Die Rückkehr zu den Wurzeln
Die kleine Villa am Gardasee (Sehnsucht nach Italien 1)Hanna Holmgren nimmt ihre Leser diesmal nach Altoforra an den Gardasee. Der Schreibstil ist flüssig, bildhaft und sehr angenehm zu lesen. Die Kapitel haben eine gute Länge und als Leser kann man sehr gut ...

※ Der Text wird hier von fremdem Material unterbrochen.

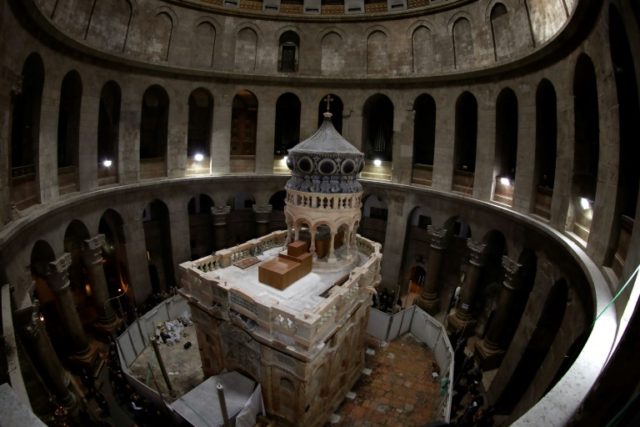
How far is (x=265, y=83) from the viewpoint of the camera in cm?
2066

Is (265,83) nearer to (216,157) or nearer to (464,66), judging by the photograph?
(216,157)

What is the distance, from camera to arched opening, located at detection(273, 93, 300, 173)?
24.8m

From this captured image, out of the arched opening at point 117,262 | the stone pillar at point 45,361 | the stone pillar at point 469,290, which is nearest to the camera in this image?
the stone pillar at point 45,361

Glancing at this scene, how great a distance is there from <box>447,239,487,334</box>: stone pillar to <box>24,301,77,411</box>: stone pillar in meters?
17.1

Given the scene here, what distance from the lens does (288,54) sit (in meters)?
21.9

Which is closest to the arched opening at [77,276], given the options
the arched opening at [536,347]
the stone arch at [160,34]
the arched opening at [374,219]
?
the stone arch at [160,34]

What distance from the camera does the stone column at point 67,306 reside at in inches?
543

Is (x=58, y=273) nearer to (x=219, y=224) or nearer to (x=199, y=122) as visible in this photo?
(x=219, y=224)

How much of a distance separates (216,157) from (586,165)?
17.9m

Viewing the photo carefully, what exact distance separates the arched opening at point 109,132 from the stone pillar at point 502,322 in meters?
19.3

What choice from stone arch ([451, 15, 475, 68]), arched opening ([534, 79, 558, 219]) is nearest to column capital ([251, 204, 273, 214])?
stone arch ([451, 15, 475, 68])

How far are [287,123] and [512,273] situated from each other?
57.9 ft

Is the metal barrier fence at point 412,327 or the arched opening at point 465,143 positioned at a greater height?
the arched opening at point 465,143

Hanna Holmgren nimmt ihre Leser diesmal nach Altoforra an den Gardasee. Der Schreibstil ist flüssig, bildhaft und sehr angenehm zu lesen. Die Kapitel haben eine gute Länge und als Leser kann man sehr gut der Zeitschiene folgen. Die Protagonisten wirken authentisch und sympathisch, sodass man sich gut in deren Gefühlswelt hineinversetzen kann. Das Cover ist passend zur Geschichte gestaltet.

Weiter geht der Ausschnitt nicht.